Water quality varies from home to home, and no two homes are alike. What’s right for one family may not be right for yours. There are a number of ways to treat water. Depending on the water issue, the solution may address all the water in your home, or only water that is dispensed from a specific tap.

Selecting the right water treatment system can be confusing. The information on this page should help you understand some of the treatment technologies available, but we invite you to talk with one of our local water professionals to help you understand your water and your options. They’ll test your water thoroughly and suggest solutions tailored to your water, your lifestyle and your budget.

Water Softening

Most homes have hard water, including those on municipal water supplies. Exactly how hard your water is will vary depending on where you live. Hard water is caused by groundwater dissolving and carrying away minerals, most often calcium, magnesium and iron, from rock.

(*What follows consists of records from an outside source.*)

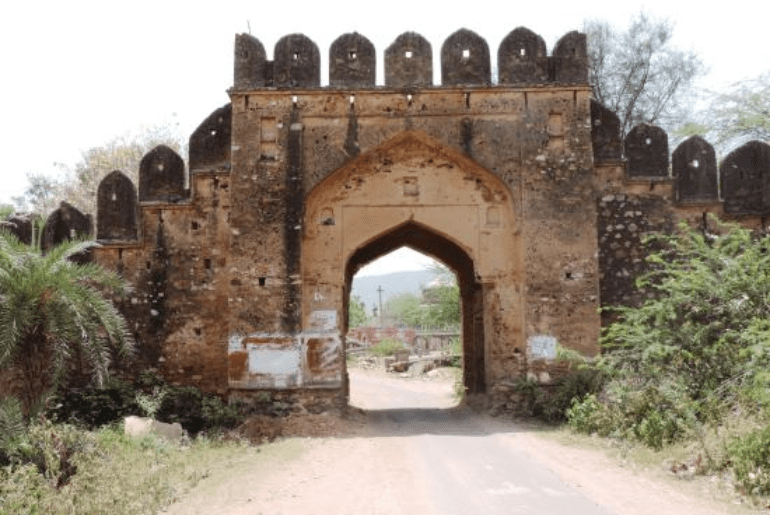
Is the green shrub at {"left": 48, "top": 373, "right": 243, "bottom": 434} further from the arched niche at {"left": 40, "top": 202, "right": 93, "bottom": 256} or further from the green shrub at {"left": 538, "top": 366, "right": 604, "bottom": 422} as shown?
the green shrub at {"left": 538, "top": 366, "right": 604, "bottom": 422}

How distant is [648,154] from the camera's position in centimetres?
1116

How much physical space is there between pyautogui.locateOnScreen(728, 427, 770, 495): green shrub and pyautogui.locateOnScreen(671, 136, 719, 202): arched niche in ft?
17.2

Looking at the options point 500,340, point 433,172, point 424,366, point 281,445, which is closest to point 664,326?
point 500,340

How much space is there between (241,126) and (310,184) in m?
1.22

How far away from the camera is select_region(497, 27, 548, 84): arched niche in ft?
35.6

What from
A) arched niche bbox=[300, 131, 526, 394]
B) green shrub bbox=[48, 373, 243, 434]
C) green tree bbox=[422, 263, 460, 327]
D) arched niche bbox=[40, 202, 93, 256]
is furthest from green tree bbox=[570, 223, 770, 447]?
green tree bbox=[422, 263, 460, 327]

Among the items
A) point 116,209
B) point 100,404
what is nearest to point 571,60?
point 116,209

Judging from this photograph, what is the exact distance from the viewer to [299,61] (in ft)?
35.6

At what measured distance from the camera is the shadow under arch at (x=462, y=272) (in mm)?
12789

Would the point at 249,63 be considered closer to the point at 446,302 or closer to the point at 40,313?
the point at 40,313

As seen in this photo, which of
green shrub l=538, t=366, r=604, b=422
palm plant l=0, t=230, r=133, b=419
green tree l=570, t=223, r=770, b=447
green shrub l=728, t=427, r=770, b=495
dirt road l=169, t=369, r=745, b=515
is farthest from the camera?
green shrub l=538, t=366, r=604, b=422

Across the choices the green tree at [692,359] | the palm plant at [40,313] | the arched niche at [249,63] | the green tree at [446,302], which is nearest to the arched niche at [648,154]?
the green tree at [692,359]

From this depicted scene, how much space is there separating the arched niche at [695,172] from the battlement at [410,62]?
1862mm

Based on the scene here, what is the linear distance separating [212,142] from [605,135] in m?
5.53
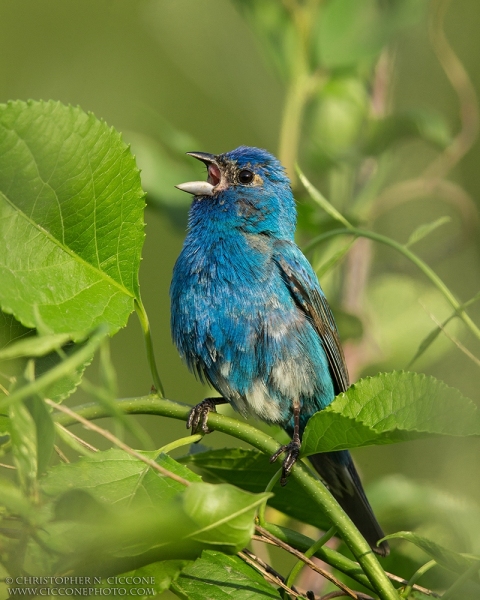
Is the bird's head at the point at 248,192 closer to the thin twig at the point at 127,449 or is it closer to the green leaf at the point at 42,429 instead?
the thin twig at the point at 127,449

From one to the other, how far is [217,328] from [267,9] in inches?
A: 60.3

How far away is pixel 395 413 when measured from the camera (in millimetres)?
1815

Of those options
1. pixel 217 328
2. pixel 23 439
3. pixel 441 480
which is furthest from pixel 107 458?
pixel 441 480

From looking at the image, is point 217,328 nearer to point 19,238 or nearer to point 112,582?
point 19,238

When hard water comes in contact with heating elements or hot surfaces, it forms “scale” that builds up and shortens the life of water-using appliances like your water heater. Hard water also leaves deposits on your plumbing fixtures, tubs, sinks, dishes, silverware and glassware that are virtually impossible to clean. With hard water, soaps and detergents aren’t rinsed completely away, leaving a soap residue in your tub and shower (bathtub ring), on your laundry and even on you. Water softeners remove the hardness minerals and some forms of iron.

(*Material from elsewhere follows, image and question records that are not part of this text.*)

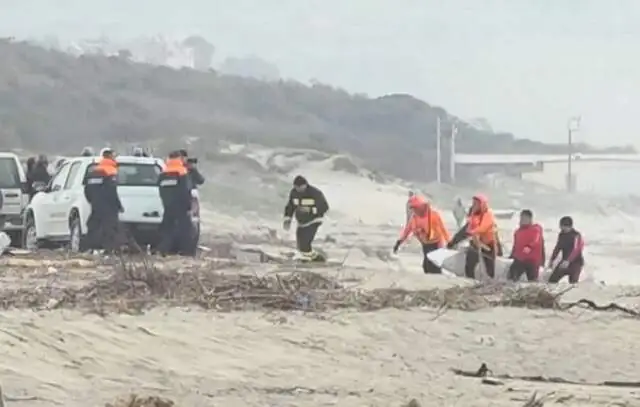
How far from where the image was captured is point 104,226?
17.5m

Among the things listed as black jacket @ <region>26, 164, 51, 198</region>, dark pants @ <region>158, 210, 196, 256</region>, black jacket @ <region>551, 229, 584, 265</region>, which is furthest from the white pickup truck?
black jacket @ <region>551, 229, 584, 265</region>

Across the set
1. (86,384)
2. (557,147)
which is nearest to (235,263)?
(86,384)

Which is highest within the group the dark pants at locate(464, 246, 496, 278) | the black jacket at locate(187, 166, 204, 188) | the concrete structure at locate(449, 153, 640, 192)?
the black jacket at locate(187, 166, 204, 188)

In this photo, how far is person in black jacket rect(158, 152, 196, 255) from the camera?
17.5 meters

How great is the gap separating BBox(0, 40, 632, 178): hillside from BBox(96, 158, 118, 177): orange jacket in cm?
4830

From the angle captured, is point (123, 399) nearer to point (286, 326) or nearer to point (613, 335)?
point (286, 326)

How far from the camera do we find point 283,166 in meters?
63.4

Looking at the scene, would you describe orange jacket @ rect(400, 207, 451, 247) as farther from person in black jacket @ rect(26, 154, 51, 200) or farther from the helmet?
person in black jacket @ rect(26, 154, 51, 200)

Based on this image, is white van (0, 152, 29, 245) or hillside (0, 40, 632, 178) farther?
hillside (0, 40, 632, 178)

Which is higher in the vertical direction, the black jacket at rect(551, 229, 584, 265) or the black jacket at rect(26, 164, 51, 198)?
the black jacket at rect(26, 164, 51, 198)

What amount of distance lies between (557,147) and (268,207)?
4518 cm

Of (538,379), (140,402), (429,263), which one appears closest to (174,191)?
(429,263)

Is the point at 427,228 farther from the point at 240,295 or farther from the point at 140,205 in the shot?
the point at 240,295

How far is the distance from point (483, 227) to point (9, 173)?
25.9ft
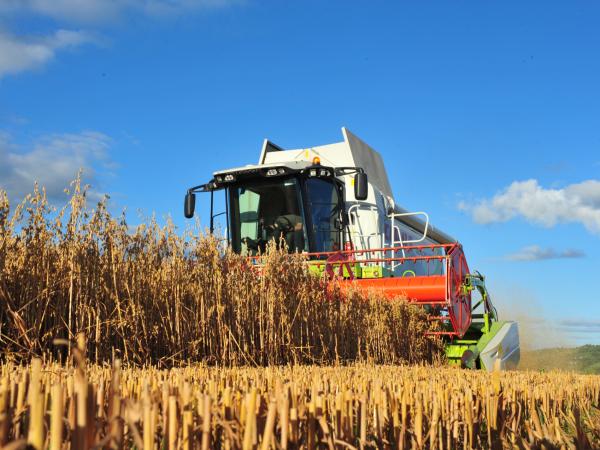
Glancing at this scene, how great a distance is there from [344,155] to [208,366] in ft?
21.4

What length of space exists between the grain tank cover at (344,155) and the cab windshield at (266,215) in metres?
1.35

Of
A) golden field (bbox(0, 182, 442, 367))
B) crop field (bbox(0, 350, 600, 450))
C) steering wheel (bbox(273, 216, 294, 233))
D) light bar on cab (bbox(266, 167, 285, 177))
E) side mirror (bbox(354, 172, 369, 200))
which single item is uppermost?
light bar on cab (bbox(266, 167, 285, 177))

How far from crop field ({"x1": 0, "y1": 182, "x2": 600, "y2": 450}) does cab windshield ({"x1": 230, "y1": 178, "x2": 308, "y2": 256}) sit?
5.37 ft

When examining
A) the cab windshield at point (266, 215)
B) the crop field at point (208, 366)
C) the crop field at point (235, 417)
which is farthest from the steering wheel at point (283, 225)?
the crop field at point (235, 417)

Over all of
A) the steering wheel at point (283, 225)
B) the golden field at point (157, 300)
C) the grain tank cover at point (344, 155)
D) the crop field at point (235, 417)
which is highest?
the grain tank cover at point (344, 155)

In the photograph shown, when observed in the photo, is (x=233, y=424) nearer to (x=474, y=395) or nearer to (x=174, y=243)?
(x=474, y=395)

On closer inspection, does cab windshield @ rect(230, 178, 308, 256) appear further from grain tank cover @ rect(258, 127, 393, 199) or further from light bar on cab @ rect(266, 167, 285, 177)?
grain tank cover @ rect(258, 127, 393, 199)

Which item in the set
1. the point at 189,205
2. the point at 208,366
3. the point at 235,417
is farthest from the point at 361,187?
the point at 235,417

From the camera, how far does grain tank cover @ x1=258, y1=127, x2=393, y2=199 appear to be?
11242 mm

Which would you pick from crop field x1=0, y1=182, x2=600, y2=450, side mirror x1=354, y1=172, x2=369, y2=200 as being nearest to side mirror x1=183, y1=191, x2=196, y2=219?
side mirror x1=354, y1=172, x2=369, y2=200

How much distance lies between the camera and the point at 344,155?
1127 centimetres

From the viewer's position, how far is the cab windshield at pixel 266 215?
30.3ft

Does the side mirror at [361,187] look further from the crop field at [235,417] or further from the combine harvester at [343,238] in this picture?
the crop field at [235,417]

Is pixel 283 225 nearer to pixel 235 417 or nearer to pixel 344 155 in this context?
pixel 344 155
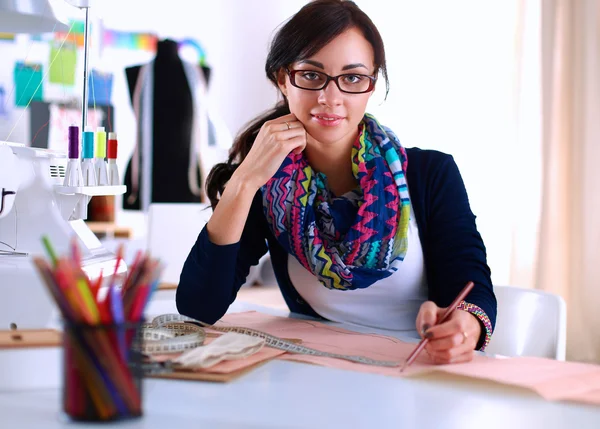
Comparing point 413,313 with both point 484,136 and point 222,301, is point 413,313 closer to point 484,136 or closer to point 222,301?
point 222,301

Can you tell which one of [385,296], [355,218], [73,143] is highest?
[73,143]

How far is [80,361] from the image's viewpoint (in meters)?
0.67

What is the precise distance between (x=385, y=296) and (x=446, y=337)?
0.46 meters

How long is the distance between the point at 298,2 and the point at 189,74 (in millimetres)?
937

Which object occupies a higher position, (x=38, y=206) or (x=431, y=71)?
(x=431, y=71)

Most water softeners use a process called ion exchange to soften water. Quite simply, within a water softener tank, calcium and magnesium (hardness) in water are exchanged with sodium (soft water ions). When the system can no longer make this exchange, it regenerates (cleans itself) so that it can once again exchange the hardness ions for soft ones. You may have heard about “salt-less softeners” and magnetic or electric descalers that are marketed today; however, none of these devices have proven as effective in removing hardness minerals and tannins as a standard water softener that uses ion exchange technology.

Drinking Water Systems

Systems specifically designed for drinking water are often used in the kitchen where people want the healthiest, best-tasting water for drinking and cooking. Depending on the type used, they not only improve the taste but also can remove odors and other contaminants. But bringing all the water in the home up to high-quality drinking water standards is unrealistic, expensive and quite frankly, unnecessary. That’s why most drinking water systems treat the water and dispense it from a specific tap or device.

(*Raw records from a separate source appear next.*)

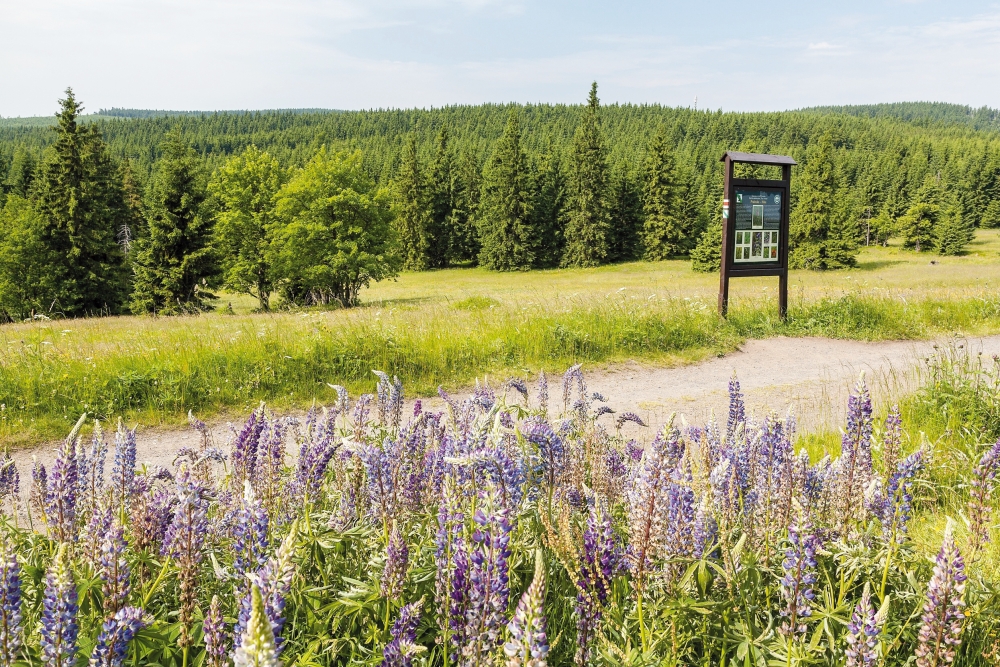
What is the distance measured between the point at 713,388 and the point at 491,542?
1043 centimetres

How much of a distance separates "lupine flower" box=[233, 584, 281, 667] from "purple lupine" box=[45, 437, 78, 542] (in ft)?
5.37

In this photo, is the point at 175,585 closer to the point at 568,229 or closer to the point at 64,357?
the point at 64,357

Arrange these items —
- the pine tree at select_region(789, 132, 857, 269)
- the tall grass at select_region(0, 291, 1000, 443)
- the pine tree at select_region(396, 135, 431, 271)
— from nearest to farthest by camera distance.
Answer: the tall grass at select_region(0, 291, 1000, 443), the pine tree at select_region(789, 132, 857, 269), the pine tree at select_region(396, 135, 431, 271)

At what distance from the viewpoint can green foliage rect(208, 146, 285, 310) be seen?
4547cm

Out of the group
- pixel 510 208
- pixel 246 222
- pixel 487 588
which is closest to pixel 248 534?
pixel 487 588

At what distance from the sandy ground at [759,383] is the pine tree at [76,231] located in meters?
37.2

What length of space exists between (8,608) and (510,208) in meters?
69.8

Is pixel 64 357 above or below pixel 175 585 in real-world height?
below

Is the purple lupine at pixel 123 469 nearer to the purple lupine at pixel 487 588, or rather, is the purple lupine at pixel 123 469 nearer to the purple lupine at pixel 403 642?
the purple lupine at pixel 403 642

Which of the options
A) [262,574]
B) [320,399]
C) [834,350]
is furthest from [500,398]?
[834,350]

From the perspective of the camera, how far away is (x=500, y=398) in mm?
3590

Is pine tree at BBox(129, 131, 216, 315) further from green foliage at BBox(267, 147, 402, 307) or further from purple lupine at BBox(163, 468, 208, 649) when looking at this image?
purple lupine at BBox(163, 468, 208, 649)

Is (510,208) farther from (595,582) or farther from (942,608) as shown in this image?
(942,608)

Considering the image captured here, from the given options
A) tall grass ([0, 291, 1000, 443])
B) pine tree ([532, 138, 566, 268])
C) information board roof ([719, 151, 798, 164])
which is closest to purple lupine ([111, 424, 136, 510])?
tall grass ([0, 291, 1000, 443])
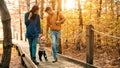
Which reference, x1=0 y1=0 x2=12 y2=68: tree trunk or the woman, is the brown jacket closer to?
the woman

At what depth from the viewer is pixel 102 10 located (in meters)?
15.1

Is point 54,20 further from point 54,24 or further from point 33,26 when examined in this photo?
point 33,26

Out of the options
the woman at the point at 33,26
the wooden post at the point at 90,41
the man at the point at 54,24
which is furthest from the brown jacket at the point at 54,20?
the wooden post at the point at 90,41

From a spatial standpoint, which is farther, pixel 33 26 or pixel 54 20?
pixel 54 20

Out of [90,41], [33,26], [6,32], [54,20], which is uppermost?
[54,20]

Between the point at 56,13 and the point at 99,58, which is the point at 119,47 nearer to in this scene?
the point at 99,58

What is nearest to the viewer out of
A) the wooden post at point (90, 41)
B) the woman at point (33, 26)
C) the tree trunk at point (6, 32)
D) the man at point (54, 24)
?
the tree trunk at point (6, 32)

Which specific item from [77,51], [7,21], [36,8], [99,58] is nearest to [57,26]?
[36,8]

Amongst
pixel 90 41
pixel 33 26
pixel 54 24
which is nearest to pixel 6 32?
pixel 33 26

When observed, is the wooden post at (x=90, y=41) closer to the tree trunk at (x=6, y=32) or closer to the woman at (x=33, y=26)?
the woman at (x=33, y=26)

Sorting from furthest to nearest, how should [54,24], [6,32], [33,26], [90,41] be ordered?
[54,24] → [33,26] → [90,41] → [6,32]

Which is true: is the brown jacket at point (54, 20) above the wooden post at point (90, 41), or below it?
above

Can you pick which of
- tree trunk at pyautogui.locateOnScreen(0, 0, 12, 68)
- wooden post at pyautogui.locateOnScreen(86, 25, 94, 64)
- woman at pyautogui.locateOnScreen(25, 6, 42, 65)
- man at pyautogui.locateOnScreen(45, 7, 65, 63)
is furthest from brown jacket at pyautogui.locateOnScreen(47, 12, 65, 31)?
tree trunk at pyautogui.locateOnScreen(0, 0, 12, 68)

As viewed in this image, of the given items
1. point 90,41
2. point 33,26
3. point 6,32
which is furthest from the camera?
point 33,26
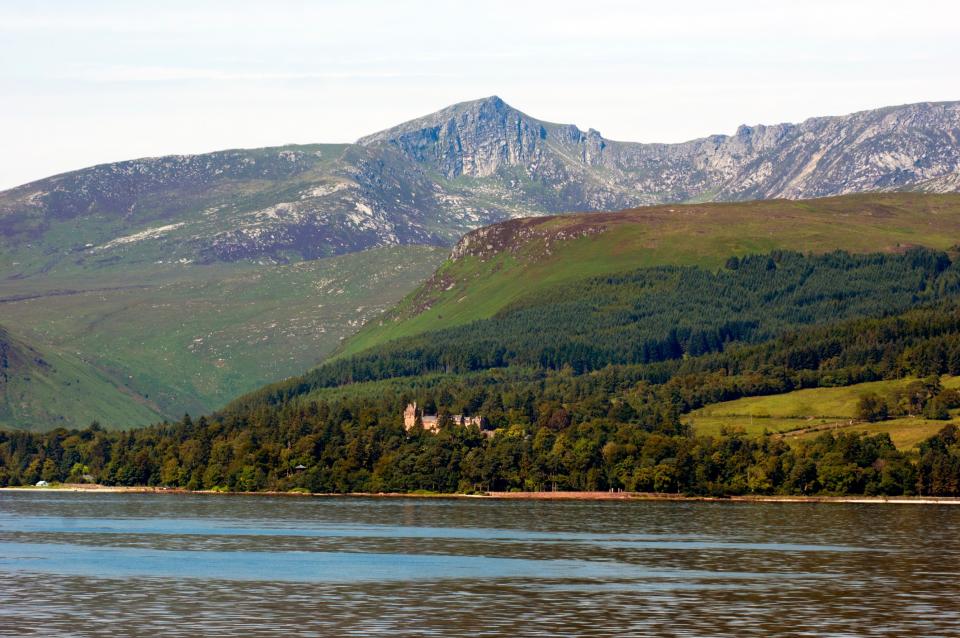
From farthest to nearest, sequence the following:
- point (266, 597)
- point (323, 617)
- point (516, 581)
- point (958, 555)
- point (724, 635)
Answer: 1. point (958, 555)
2. point (516, 581)
3. point (266, 597)
4. point (323, 617)
5. point (724, 635)

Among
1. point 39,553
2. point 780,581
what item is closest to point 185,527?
point 39,553

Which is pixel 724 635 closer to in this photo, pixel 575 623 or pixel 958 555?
pixel 575 623

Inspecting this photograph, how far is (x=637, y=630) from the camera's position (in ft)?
283

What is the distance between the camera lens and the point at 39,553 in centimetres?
14238

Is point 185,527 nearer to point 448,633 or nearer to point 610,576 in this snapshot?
point 610,576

 Reverse Osmosis Systems: Recognized by the Centers for Disease Control and the Environmental Protection Agency as an effective means for treating drinking water, reverse osmosis systems process water by using pressure to force the water through a very fine, semi-permeable membrane. Usually, RO systems are comprised of a prefilter, a membrane and a postfilter, although some also offer various advanced filtration options. In the RO system, the prefilter removes larger particles from the water before it travels to the membrane. Then, the water is forced through the membrane, leaving behind the impurities that were in the water. Since the process takes time, a small tank stores the purified water until it’s needed. But before the water is dispensed from the dedicated faucet, it runs through a postfilter to remove any remaining tastes or smells. Water produced via reverse osmosis very nearly reaches the purity of distilled water but in a much shorter time and without using any electricity.

 Carbon Filters: Carbon filters remove chlorine and unwanted tastes and smells from drinking water, but that’s primarily all they do. Simply put, the water passes through a bed of carbon that adsorbs any chlorine, unpleasant tastes and odors. There are various types of carbon filters available: pitchers, under-the-sink or countertop models, faucet mounts and those found in refrigerator water dispensers. The type that is right for you will depend on your need for water, what you want to remove from your water, the feasibility of installing the filter, the amount of filtered water you need, your desire for convenience and your budget.